TikTok did not immediately provide NBC News with a comment about censorship or people making videos about the alleged Uighur Muslim re-education camps.

Some, like Aziz, have used misdirects in an attempt to Trojan horse the message of awareness into their videos, while others like William Temple, 17, of Arizona, have used existing trends like dancing to encourage people to educate themselves about the issue.

Temple said he first learned about the camps detaining the Uighur Muslims through various news outlets, and decided to make a TikTok about it.

“It’s like shocking because of how big the situation is and how helpless we are as a people to do anything for them,” Temple said.

Temple has created a chain of dances — a chain on TikTok is known as a duet — which he captioned by saying he’ll dance every day until the Uighur Muslims are freed. He said initially it started as a joke, but when he saw some of the images from inside the camps, he began to take the issue more seriously.

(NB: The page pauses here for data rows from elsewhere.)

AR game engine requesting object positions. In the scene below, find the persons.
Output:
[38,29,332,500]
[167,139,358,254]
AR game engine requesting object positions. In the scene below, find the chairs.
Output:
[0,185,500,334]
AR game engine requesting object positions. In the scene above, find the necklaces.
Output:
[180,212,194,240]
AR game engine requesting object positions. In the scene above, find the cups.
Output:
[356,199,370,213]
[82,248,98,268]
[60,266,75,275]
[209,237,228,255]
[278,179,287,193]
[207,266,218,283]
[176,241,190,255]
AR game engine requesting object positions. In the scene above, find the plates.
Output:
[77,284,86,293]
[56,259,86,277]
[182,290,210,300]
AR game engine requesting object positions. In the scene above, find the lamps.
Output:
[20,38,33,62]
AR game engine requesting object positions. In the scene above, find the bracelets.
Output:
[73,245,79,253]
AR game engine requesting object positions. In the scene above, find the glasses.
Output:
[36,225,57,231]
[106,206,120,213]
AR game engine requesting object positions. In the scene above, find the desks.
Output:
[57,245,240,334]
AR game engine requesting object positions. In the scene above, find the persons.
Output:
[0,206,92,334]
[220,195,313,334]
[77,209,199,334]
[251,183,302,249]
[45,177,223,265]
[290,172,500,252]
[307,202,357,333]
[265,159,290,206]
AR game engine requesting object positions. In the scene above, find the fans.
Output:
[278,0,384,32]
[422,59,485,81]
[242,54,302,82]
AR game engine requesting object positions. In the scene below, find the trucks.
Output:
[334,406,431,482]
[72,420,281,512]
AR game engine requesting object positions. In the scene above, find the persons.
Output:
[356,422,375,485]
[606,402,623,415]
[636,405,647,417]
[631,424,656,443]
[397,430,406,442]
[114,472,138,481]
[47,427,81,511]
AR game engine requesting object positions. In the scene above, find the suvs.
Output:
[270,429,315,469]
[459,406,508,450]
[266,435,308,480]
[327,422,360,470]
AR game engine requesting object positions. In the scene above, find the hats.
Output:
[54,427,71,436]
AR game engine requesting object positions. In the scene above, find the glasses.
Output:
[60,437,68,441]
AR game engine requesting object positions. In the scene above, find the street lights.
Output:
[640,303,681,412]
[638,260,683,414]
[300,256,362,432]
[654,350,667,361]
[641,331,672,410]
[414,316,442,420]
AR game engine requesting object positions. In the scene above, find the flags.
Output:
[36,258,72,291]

“I remember seeing the photo of everyone bound and blindfolded with everyone’s head shaved, so that made me think about doing it,” Temple said.

Roze Dautova, 22, of New York, who is a Uighur Muslim, made a more straight-forward TikTok, sharing information about the issue with text over her face about the situation in Xinjiang.

“TikTok is a wider platform … and I thought it was a great way to spread awareness,” Dautova said. “I have people contacting me and commenting on the video saying this great I’m spreading awareness and that they had no idea this was going on.”

Dautova said it has been heartening to see other people on TikTok not only learn about Uighur Muslims, but also take up the cause and help share information about the situation in China.

“It’s unbelievable, because a few years back people didn’t know what Uighur was at all and now I see non-Muslim people making these videos and spreading awareness. It’s unbelievable. It’s just great,” she said.

Temple and Dautova said they don’t fear being censored by TikTok, with Dautova adding that if her account is suspended, she’ll just make another and continue posting.

“I’m not really fearful of the Chinese government doing anything to me. I know there’s a lot of people that are Uighurs that are scared to say anything because they’re scared for their families that are in China,” Dautova said. “I’m going to keep doing TikTok videos and spreading awareness.”